Names at the coal face
It’s been an interesting week of visits to institutional repositories around Scotland and England. One thing that has become very clear is that no two repositories are doing things in exactly the same way: even those with very similar software set-ups.
Some institutions have a great deal of control over the names in their repository (the University of Warwick is a good example of this), while others have control over the names of researchers from their own institution (often through a manual or automatic check against the human resources database), but no standardisation for co-authors who are outside the university. From conversations this week, it seems that one of the most useful things the Names Project will be able to do in the near future is to take those lists of external researchers (along with the title of their article or conference paper) and provide the repository with an identifier for them, matched from the Zetoc data that we’re using to disambiguate people.
We don’t have affiliation data in the Names pilot system yet – changing this proves to be a bit of a stumbling block with institutions, who are reluctant to give us information about their researchers (the Data Protector spectre looms large when I raise this topic*). The RAE 2008 data is available on the web now, giving access to information about researchers and institutions, so the project will be using this to supply some of the affiliation data for those researchers covered by that Research Assessment Exercise.
We’ll also be doing a full Zetoc extract and disambiguation in the next month or two, which means that there will be many more names in the pilot system than we’ve got at present.
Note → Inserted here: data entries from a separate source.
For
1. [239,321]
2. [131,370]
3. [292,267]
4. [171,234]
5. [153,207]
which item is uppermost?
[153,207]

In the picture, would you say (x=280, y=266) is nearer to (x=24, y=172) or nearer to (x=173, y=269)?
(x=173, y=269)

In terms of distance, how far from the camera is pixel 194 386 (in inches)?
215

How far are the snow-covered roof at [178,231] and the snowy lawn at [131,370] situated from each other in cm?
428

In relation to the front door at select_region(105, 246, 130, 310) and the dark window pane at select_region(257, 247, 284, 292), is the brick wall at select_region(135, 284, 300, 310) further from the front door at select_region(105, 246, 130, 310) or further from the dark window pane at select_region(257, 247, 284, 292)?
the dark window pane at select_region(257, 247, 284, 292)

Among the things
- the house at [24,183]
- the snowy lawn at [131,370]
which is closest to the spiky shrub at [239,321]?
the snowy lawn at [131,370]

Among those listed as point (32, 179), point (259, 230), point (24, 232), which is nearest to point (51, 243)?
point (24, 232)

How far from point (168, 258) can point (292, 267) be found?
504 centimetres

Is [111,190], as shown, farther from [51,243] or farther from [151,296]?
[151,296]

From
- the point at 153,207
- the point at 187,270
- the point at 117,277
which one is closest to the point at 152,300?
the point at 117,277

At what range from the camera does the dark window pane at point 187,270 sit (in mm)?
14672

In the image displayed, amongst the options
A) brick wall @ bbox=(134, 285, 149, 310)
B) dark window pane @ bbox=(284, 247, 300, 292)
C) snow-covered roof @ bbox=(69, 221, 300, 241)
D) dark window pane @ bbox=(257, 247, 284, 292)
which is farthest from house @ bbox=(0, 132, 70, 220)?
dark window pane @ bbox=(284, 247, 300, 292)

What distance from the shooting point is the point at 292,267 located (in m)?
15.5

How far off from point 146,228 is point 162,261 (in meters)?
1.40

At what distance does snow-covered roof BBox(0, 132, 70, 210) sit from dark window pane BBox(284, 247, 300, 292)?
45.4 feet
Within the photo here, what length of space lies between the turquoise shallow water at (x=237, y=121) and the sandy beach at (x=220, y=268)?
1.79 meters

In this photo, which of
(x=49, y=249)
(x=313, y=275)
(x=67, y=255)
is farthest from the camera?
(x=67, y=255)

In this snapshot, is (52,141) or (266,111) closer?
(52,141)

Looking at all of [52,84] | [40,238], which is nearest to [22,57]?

It’s always a bit embarrassing when I’m demonstrating the system and a university’s prize researcher isn’t mentioned anywhere.
A few institutions mentioned metasearch implementations as a future source of name problems: some systems will be searching across existing institutional databases which may have treated names in different ways. Others will search across multiple institutional repositories which may record the names of contributors according to an internal standard, which may be different from the way that other institutions describe the same item, resulting in multiple entries for a single journal article across repositories.
I’m picking up some good examples of specific name-related problems on my travels, too. At the University of Birmingham, for example, there are two professors with the same first name, surname and middle initial, while at De Montfort University there are a husband and wife with the same initial and surname who occasionally collaborate on the same paper. I am sure there are many similar tales at other institutions.
Thanks very much to everyone who has taken the time to explain their system to me – it’s been really interesting and great to see how things work (or don’t work) in relation to names in repositories. I’ll be at Internet Librarian International on Thursday and Friday – so if I haven’t been able to get to you yet and you’re there and would like to talk about the names in your repository, let me know.
*I visualise this as something like the Ghost of Christmas Yet to Come.